Pouvez-vous décrire le type de services que la SAE offre pour renforcer les familles?
Un intervenant en protection de l’enfance visitera une famille au domicile et élaborera un plan de services en collaboration avec la famille. Le plan cernera les forces ainsi que les aspects à améliorer.
Prenons par exemple une famille qui est associée à un groupe communautaire. Il s’agit là d’une force, en ce sens que la famille a un réseau social. Mais cette famille peut aussi vivre dans la pauvreté, et avoir de la difficulté à tenir un budget.
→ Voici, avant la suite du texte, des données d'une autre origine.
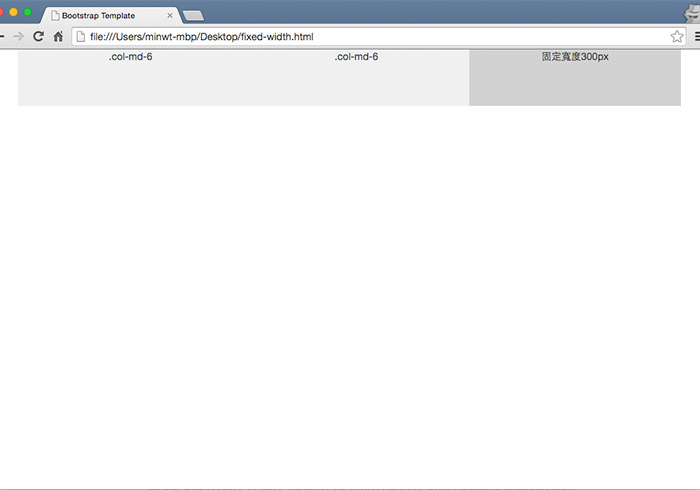 Bootstrap教學《Boostrap自訂欄位》固定col欄位width寬度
Maman ou papa peut aussi avoir besoin de counseling en toxicomanie. Ou leur enfant peut avoir besoin d’aide aux devoirs, ce qui est la source de la tension. Leur intervenant mettra alors la famille en contact avec les ressources dont elle a besoin pour relever ses défis. En moyenne, un intervenant en protection de l’enfance travaille avec une famille pendant 22 mois pour résoudre la situation qui est à l’origine des préoccupations relatives à la protection.
L’Ontario Incidence Study of Reported Child Abuse and Neglect de 2013, dirigée par l’enquêteuse principale, Dre Barbara Fallon, est fondée sur 5 265 enquêtes de mauvais traitements à l’égard des enfants menées à l’automne 2013 et suivies dans 17 agences du bien-être de l’enfance de l’Ontario.
L’étude suit une enquête du moment où un intervenant d’accueil reçoit un appel concernant la sécurité d’un enfant jusqu’au moment où l’enquête est terminée.
Les résultats aident le secteur du bien-être de l’enfance à mieux servir les enfants et les familles en se penchant sur les problèmes systémiques qui sous-tendent les mauvais traitements et la négligence à l’égard des enfants, comme la pauvreté, la toxicomanie et la violence entre partenaires intimes.